Quickstart

Various and more detailed tutorials are here.

  • add_new_etl_process.ipynb : If you want to use your custom function, you have to register the function on Dataverse. This will guide you from register to apply it on pipeline.

  • test_etl_process.ipynb : When you want to get test(sample) data to quickly test your ETL process, or need data from a certain point to test your ETL process.

  • scaleout_with_EMR.ipynb : For people who want to run their pipeline on EMR cluster.

1. Set your ETL process as config.

from omegaconf import OmegaConf
ETL_config = OmegaConf.create({

    # Set up Spark
    'spark': {
        'appname': 'ETL',
        'driver': {'memory': '4g'},
    },
    'etl': [
        {
          # Extract; You can use HuggingFace datset from hub directly!
          'name': 'data_ingestion___huggingface___hf2raw',
          'args': {'name_or_path': ['ai2_arc', 'ARC-Challenge']}
        },
        {
          # Reduce dataset scale
          'name': 'utils___sampling___random',
          'args': {'sample_n_or_frac': 0.5}
        },
        {
          # Transform; deduplicate data via minhash
          'name': 'deduplication___minhash___lsh_jaccard',
          'args': {'threshold': 0.1,
                  'ngram_size': 5,
                  'subset': 'question'}
        },
        {
          # Load; Save the data
          'name': 'data_save___parquet___ufl2parquet',
          'args': {'save_path': './guideline/etl/sample/quickstart.parquet'}
        }
      ]
  })

Above code block is an example of an ETL process in Dataverse. In Dataverse, the available registered ETL functions are referred to as blocks, and this example is comprised of four blocks. You can freely combine these blocks using config to create the ETL processes for your needs. The list of available functions and args of them can be found in the API Reference. Each functions ‘args’ should be added in dictionary format.

2. Run ETLpipeline.

from dataverse.etl import ETLPipeline

etl_pipeline = ETLPipeline()
spark, dataset = etl_pipeline.run(config=ETL_config, verbose=True)

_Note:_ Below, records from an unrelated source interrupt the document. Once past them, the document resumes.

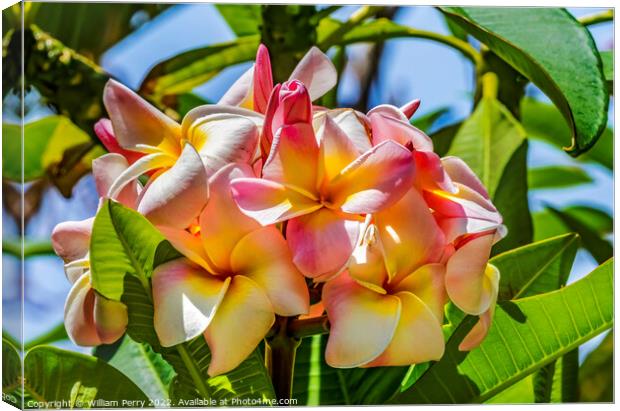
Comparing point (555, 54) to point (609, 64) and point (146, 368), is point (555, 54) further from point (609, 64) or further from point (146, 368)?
point (146, 368)

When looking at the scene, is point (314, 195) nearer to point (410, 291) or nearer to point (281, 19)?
point (410, 291)

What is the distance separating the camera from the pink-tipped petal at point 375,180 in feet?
2.39

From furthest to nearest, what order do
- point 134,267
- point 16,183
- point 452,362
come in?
point 16,183, point 452,362, point 134,267

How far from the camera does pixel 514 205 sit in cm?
112

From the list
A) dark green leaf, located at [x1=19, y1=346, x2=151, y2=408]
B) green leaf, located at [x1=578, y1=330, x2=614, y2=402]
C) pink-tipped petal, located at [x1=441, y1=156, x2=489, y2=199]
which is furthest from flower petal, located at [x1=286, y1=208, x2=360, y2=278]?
green leaf, located at [x1=578, y1=330, x2=614, y2=402]

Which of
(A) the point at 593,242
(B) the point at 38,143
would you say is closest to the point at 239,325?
(B) the point at 38,143

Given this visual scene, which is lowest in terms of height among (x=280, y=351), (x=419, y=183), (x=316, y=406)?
(x=316, y=406)

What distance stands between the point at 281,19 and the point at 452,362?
414 millimetres

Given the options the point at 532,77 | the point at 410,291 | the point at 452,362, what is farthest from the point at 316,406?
the point at 532,77

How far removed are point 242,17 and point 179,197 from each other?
0.47 meters

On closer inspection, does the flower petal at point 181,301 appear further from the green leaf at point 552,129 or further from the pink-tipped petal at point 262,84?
the green leaf at point 552,129

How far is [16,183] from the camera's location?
1.07m

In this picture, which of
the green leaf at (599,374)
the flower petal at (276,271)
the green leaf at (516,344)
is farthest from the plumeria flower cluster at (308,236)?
the green leaf at (599,374)

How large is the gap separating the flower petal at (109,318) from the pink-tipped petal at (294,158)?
14cm
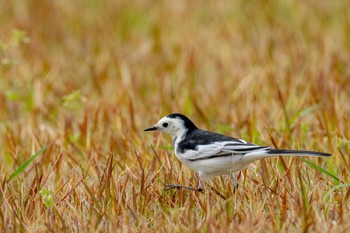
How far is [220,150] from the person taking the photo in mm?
4570

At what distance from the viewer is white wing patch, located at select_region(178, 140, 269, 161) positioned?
14.6ft

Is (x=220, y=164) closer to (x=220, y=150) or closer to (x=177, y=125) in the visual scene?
(x=220, y=150)

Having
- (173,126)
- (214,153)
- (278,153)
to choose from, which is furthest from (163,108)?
(278,153)

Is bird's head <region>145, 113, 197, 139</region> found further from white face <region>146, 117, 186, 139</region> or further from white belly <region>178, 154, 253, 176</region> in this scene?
white belly <region>178, 154, 253, 176</region>

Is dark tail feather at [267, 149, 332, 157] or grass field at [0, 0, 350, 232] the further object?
grass field at [0, 0, 350, 232]

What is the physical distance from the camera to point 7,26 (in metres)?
9.88

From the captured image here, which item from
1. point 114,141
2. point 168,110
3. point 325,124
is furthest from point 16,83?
point 325,124

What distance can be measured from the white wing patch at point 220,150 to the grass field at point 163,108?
214mm

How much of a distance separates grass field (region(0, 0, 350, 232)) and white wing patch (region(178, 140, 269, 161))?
214 mm

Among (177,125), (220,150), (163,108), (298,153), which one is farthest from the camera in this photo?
(163,108)

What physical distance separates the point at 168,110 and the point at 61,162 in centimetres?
171

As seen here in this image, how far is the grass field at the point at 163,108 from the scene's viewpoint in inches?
173

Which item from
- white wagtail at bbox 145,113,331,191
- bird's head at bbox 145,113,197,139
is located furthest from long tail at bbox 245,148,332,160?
bird's head at bbox 145,113,197,139

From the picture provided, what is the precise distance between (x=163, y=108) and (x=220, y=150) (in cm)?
254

ETLPipeline is an object designed to manage the ETL processes. By inserting ETL_config which is defined in the previous step into ETLpipeline object and calling the run method, stacked ETL blocks will execute in the order they were stacked.

3. Result file is saved on the save_path

import pandas as pd
pd.read_parquet('./guideline/etl/sample/quickstart.parquet')

As the example gave save_path argument to the last block of ETL_config, data passed through the process will be saved on the given path.